Tyler Rollins Fine Art is pleased to present Room of Mine, a solo exhibition of new work by Agus Suwage, taking place from February 16 through April 1, 2017. One of Indonesia’s most revered and internationally active contemporary artists, Suwage is known for his paintings, drawings, sculptures, and installations that relentlessly investigate the interrelationships between multiple forms of identity – touching on issues of ethnicity, religion, and politics – as viewed through a very personal lens. Over the course of his 35-year career, he has continually returned to the self portrait as a primary motif through which not only to address these broader socio-political issues but also to probe what it means to be an artist. He has had a longstanding fascination with the process of artistic inspiration, with notions of artistic influence, and with the role of the artist in society.
The exhibition’s title, Room of Mine, suggests that the new works have a highly personal focus, offering a glimpse into the artist’s own studio, and by extension into his own inner world. The exhibition concentrates on only one medium – paper – which Suwage describes as “still the most intimate material” for him. With a series of large-scale watercolors and an extraordinary group of paper mâché sculptural works, he reveals aspects of his studio space – his work table, library, and bedroom – as well as a wide array of images that continue to haunt him, whether taken from the works of renowned Indonesian painters of the past, from contemporary mass media, or from his own earlier work. Appropriation, particularly of his own work, is a central, ongoing strategy for Suwage, a process of recycling and recontextualizing that parallels the cycle of life and death that has been an underlying theme throughout his career, and which is grounded in the spiritual traditions of Java’s ancient Hindu-Buddhist culture. Suwage’s mixed Chinese Javanese heritage, and his experience as a Christian convert to Islam, have informed his approach to cultural pluralism and religious syncretism. His works have often made critiques – sometimes pointed, sometimes veiled – of various forms of intolerance and of the attempt to impose a single rigid, monolithic structure on society, whether by Indonesia’s authoritarian Suharto regime (1966-98) or more recently by the rise of a fundamentalist strain of Islam in Indonesia. Burning fires and the specter of violence recur in many of the works in the exhibition, creating a somber mood that is leavened by humor and an irreverent spirit of self-mockery and irony. Suwage is a master watercolorist, and the works shimmer with vibrant color delineated by boldly assured line drawing, the use of textual components, and startling juxtapositions of images – all hallmarks of his early training in graphic design.

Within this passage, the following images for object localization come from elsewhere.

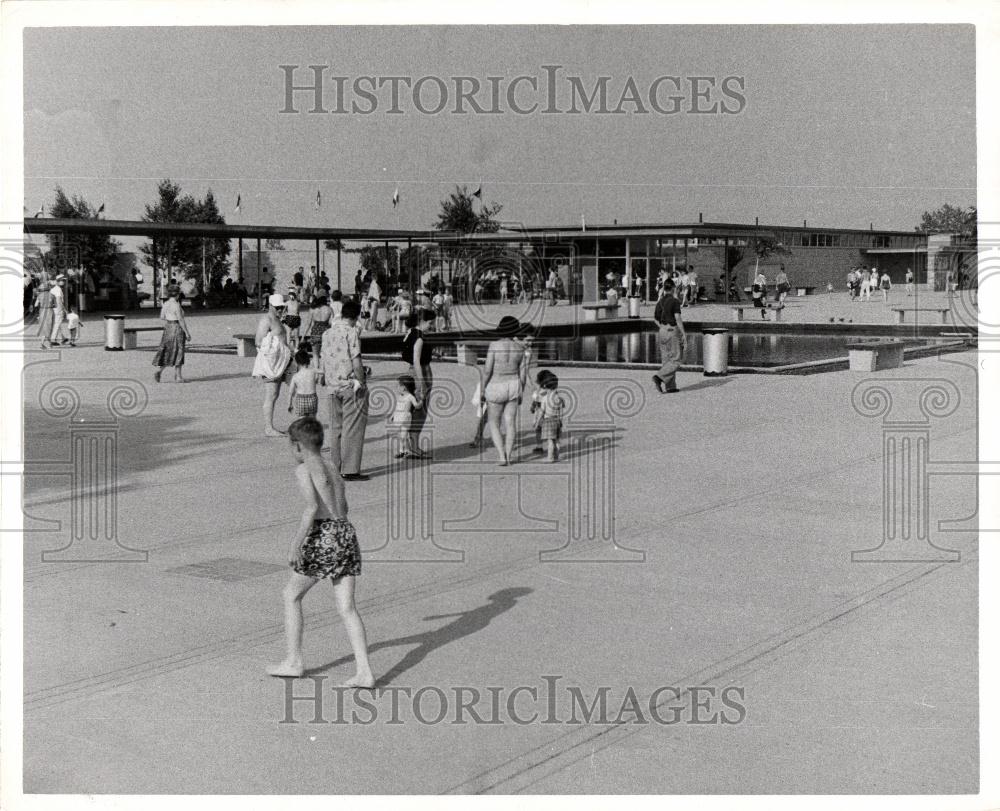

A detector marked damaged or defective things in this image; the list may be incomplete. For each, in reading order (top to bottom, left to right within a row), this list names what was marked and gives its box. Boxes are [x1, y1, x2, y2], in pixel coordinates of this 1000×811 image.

pavement crack line [446, 556, 976, 796]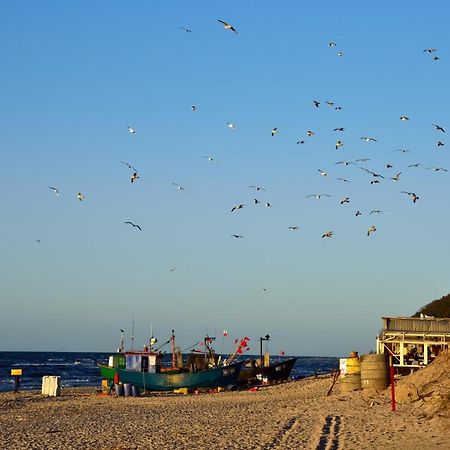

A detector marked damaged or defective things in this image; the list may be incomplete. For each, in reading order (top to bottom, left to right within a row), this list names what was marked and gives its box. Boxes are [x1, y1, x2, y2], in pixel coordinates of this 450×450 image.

rusty barrel [358, 354, 390, 388]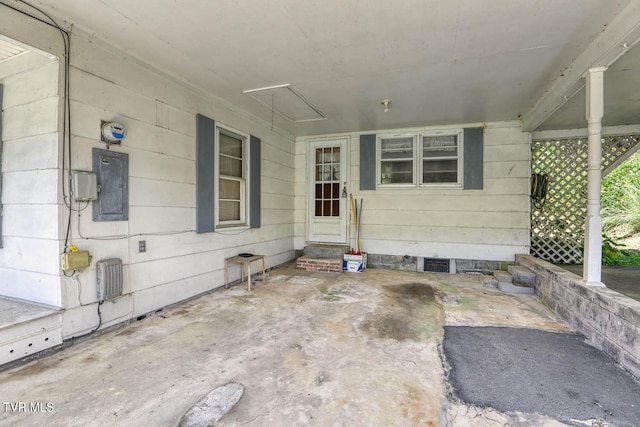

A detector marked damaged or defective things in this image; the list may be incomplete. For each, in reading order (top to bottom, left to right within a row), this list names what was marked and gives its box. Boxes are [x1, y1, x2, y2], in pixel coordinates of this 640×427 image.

cracked concrete [0, 264, 624, 424]
asphalt patch [442, 328, 640, 424]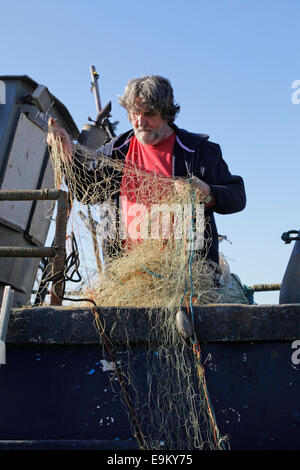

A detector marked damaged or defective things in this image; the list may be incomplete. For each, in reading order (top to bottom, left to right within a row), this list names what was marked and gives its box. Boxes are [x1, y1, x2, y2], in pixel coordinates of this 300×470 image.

rusted metal [50, 190, 69, 304]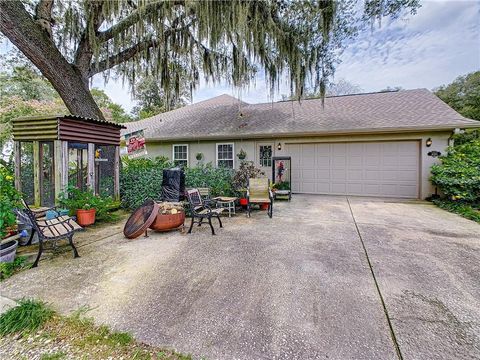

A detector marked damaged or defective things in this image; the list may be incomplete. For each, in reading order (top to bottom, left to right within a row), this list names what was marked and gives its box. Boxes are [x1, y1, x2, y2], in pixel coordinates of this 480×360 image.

driveway crack [346, 197, 404, 360]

Born in 1959 in Central Java, Indonesia, Suwage received his M.F.A. in graphic design from the Faculty of Art and Design at Bandung Institute of Technology in 1986. He has since been featured in almost 200 exhibitions around the world, and his works are included in most comprehensive collections of Southeast Asian contemporary art. He has exhibited in numerous international biennials, including the Asia Pacific Triennial (1996), the Gwangju Biennial (2000), the Singapore Biennial (2006), the Jogja Biennale (2007 and 2013), and Prospect New Orleans (2014-15). In 2009, the Jogja National Museum in Yogyakarta, Indonesia, devoted all three floors of its building to a major retrospective of Suwage’s work, including paintings, drawings, sculptures, and installations. A 670-page monograph, Still Crazy After All These Years, was published in conjunction with this landmark exhibition. Recent museum exhibitions include: Manifesto V: Arus, National Gallery of Indonesia, Jakarta (2016); After Utopia: Revisiting the Ideal in Asian Contemporary Art, Singapore Art Museum (2015); Panorama: Recent Art from Contemporary Asia, Singapore Art Museum, Singapore (2012); Beyond the East, Macro Museum, Rome, Italy (2011); Beyond the Self, National Portrait Gallery, Canberra, Australia (2011). He presented his first solo exhibition in the United States, The End is Just Beginning Is the End, at Tyler Rollins Fine Art in 2011. This was followed in 2012-13 by a three-part series of CYCLE exhibitions shown consecutively in Jakarta, New York, and Berlin. CYCLE No. 2 was presented at Tyler Rollins Fine Art in 2013. In his New York Times review of the exhibition, Holland Cotter wrote: “Topical commentary has always been the foundation of this remarkable artist’s work. He’s a born satirist, which means a born moralist. The range of his subjects, cultural and existential, is broad; his take, vivid and sharp.”